This pipeline is designed by team2-group1, to predict genes of the samples from team1 using a number of Gene prediction tools. This pipeline is used to generate a merged result from several tools.
python3
Latest Perl
bedtools
samtools
Latest Prodigal
Latest GeneMarkS-2
Latest Aragorn
Latest Barrnap
Latest Biopython (If running Bedtools)
bedtools and samtools are required for the union of GeneMarkS-2 and Prodigal results
All required tools need to be installed properly and added to $PATH
-f
:Path to file input directory (Required)
-p
:Run Prodigal prokaryotic mRNA gene prediction tool
-g
:Run GeneMarkS-2 prokaryotic mRNA gene prediction tool
-nc
:Run Aragorn and Barrnap to predict tRNA/tmRNA and rRNA (respectively) (optional)
-ncs
:Separate Aragorn and Barrnap results into two distinct sets of nucleotide fasta files
Default behavior will still require -f
and will run both Prodigal and GeneMarkS-2 with Bedtools
bedtools will run if both Prodigal and GeneMarkS-2 are run, and includes a union folder of both tools
Example usage: ./geneprediction_pipeline_t1.py -f <input_dir>
Prodigal and GeneMarkS-2 run individually will be found in their respective folders, ./prodigalresults
or ./gms2results
Output files are split into three folders. One for GFF format, fna and faa.
If Prodigal and GeneMarkS-2 are run in tandem, then the combined output will also be in ./prodigal-genemark
Aragorn and Barrnap results are joined by default into single .fna
files by assembly, located in ./arabarr
Nucleotide and Amino acid fasta formats may be used with BLAST homology validation as described below.
Version_5 database (required)
taxonomic_id list (required)
EDirect command-line utility (required)
Latest Perl (required)
python3 (required)
blast+ (required)
The validation part assume that all the requirements are installed and the tools should be added to $PATH.
For downloading database:
Use ./update_blastdb.pl --blastdb_version 5 --showall
to see the option.
Use ./update_blastdb.pl --blastdb_version 5 [Database] --decompress
to download.
For getting the taxonomy_idlist:
Use get_species_taxids.sh -n [organism]
For blastp (amino acid):
./blastp.py -d [queried_fold] -t [taxonomy_idlist] -o [outputfolder]
or blastx (DNA seqs):
./blastx.py -d [queried_fold] -t [taxonomy_idlist] -o [outputfolder]
For blastp.py or blastx.py:
-d
:the folder that contains only fasta files you want to validate.
-t
:the taxonomy_idlist for specific organism.
-o
:the output folder for your outputs.
For validationP.py or validationX.py:
-s
:the folder that contains only fasta files you want to validate.
-b
:the folder that contains only blast results for your fasta files.
-o
:the output folder for your outputs.
There will be two folders in your output folder:
knownprotein/
: The fasta files in this folder have got rid of the sequences that do not have hit in blast.
novelgene/
: The fasta files in this folder do not have hit in blast.

▶ [PROBLEMS TO SOLVE]
1) Please duplicate the part of the gene prediction pipeline text starting with "For validationP.py or" and going on through "your fasta files.".
2) List every command-line flag the gene prediction pipeline text gives for the gene prediction pipeline script itself, leaving out the flags of the BLAST and validation scripts.
The rows come from a different source than the gene prediction pipeline text.

▶ [INPUT DATA]
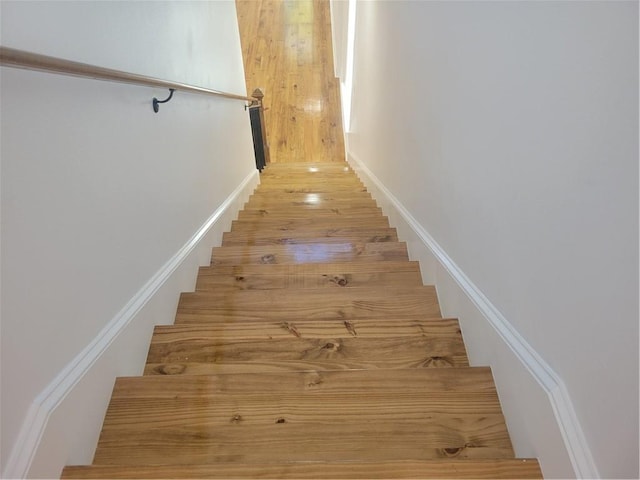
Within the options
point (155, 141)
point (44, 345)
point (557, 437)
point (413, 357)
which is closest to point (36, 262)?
point (44, 345)

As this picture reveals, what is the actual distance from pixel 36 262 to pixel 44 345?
18 cm

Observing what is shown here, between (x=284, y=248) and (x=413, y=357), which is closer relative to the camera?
(x=413, y=357)

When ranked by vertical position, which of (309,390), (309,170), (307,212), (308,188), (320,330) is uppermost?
(309,390)

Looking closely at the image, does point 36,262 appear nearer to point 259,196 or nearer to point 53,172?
point 53,172

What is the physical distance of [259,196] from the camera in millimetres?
3268

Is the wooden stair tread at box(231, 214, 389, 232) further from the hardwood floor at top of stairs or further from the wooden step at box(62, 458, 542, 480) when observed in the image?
the hardwood floor at top of stairs

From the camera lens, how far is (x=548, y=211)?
32.9 inches

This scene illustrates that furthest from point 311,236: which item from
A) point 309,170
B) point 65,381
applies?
point 309,170

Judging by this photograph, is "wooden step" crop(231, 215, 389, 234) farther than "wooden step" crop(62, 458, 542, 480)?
Yes

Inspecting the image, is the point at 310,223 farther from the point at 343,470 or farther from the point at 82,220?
the point at 343,470

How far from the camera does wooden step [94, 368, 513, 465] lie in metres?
0.91

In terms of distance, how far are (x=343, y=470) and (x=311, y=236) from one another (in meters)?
1.53

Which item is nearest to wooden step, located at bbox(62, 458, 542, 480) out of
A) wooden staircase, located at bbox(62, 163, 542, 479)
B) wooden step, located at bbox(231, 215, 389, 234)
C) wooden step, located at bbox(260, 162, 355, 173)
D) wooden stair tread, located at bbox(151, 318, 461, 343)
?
wooden staircase, located at bbox(62, 163, 542, 479)

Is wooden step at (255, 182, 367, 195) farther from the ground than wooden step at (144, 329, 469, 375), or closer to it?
closer to it
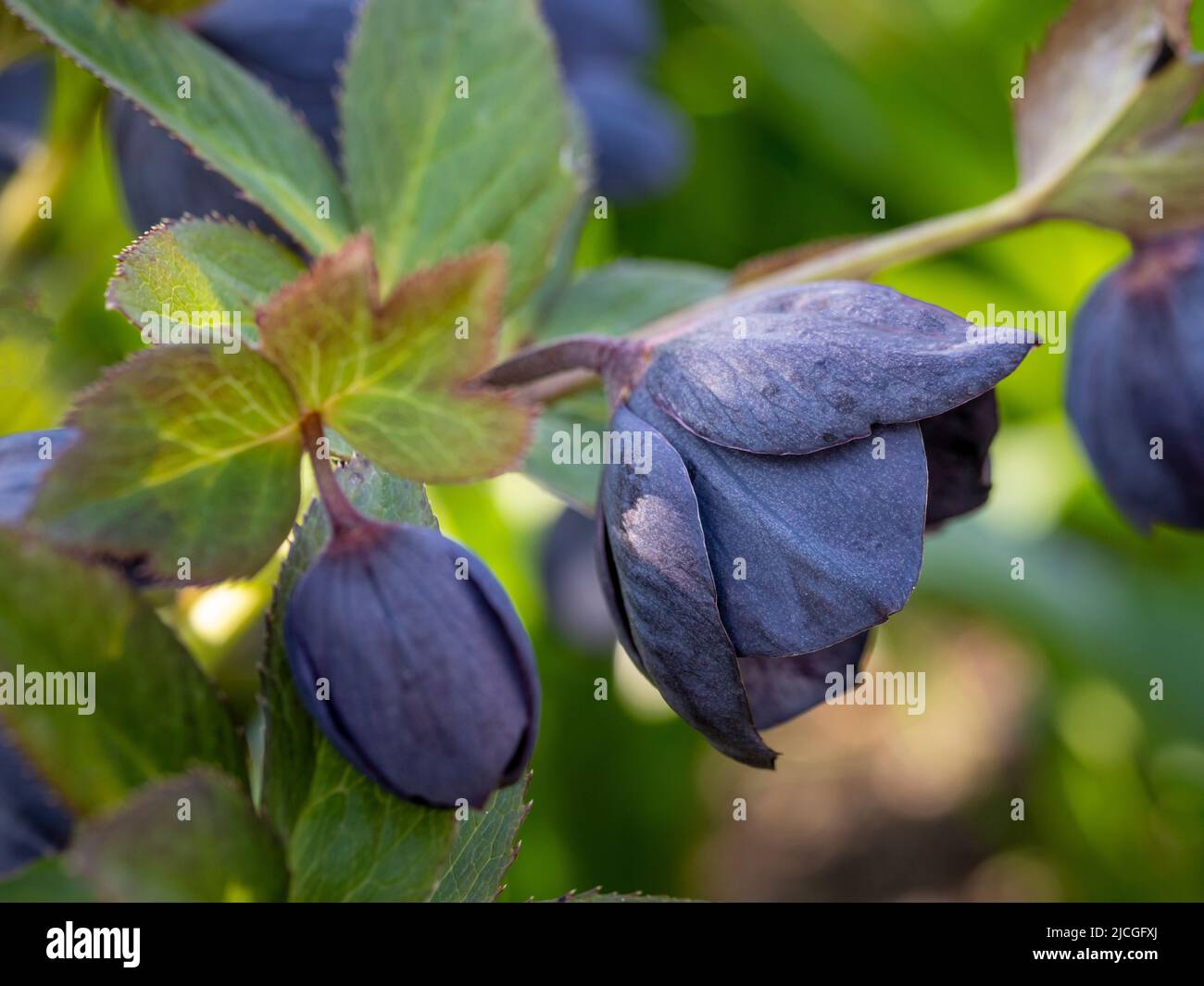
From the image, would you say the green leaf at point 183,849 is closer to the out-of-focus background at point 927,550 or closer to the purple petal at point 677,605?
the purple petal at point 677,605

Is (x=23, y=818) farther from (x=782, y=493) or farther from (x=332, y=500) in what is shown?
(x=782, y=493)

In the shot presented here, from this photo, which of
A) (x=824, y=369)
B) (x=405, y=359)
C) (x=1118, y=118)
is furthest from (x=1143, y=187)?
(x=405, y=359)

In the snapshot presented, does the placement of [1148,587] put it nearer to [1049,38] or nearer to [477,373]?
[1049,38]

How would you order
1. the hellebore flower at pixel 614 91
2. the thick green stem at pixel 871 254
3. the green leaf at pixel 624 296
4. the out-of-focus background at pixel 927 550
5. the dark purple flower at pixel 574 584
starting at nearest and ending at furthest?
the thick green stem at pixel 871 254
the green leaf at pixel 624 296
the hellebore flower at pixel 614 91
the dark purple flower at pixel 574 584
the out-of-focus background at pixel 927 550

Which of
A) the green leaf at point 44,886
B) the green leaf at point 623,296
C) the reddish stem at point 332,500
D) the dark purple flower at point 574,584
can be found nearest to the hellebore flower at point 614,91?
the green leaf at point 623,296

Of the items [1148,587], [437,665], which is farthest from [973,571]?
[437,665]

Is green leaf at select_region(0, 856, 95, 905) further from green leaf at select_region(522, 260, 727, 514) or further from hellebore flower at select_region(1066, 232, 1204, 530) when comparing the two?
hellebore flower at select_region(1066, 232, 1204, 530)

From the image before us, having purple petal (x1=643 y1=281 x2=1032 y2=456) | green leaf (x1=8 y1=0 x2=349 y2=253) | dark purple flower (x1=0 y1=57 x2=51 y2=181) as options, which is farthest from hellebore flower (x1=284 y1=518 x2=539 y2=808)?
dark purple flower (x1=0 y1=57 x2=51 y2=181)

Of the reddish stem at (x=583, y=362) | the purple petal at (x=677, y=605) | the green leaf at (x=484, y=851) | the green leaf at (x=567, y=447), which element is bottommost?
the green leaf at (x=484, y=851)
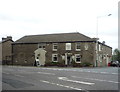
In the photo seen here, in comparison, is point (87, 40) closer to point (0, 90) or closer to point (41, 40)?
point (41, 40)

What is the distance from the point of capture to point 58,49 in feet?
155

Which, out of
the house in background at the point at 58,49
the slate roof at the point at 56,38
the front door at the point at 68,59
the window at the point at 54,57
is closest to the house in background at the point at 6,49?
the house in background at the point at 58,49

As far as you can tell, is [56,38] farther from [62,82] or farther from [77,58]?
[62,82]

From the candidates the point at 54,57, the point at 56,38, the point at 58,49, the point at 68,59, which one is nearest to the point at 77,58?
the point at 68,59

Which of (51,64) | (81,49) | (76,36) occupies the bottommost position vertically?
(51,64)

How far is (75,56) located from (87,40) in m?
4.27

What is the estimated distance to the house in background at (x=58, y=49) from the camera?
44.4m

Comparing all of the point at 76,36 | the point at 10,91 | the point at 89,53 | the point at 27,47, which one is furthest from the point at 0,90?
the point at 27,47

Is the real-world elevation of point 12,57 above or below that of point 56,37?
below

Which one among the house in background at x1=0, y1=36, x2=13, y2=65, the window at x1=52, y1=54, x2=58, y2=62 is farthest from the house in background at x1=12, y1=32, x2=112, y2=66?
the house in background at x1=0, y1=36, x2=13, y2=65

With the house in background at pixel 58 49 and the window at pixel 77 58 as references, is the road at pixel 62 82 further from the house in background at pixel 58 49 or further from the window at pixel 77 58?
the window at pixel 77 58

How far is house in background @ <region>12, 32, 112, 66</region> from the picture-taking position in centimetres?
4441

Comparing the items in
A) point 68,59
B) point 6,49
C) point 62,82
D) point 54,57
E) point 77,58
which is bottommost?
point 62,82

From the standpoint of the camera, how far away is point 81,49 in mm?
44875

▶ [EXERCISE SOLUTIONS]
1)
For validationP.py or validationX.py:
-s
:the folder that contains only fasta files you want to validate.
-b
:the folder that contains only blast results for your fasta files.

2)
-f
-p
-g
-nc
-ncs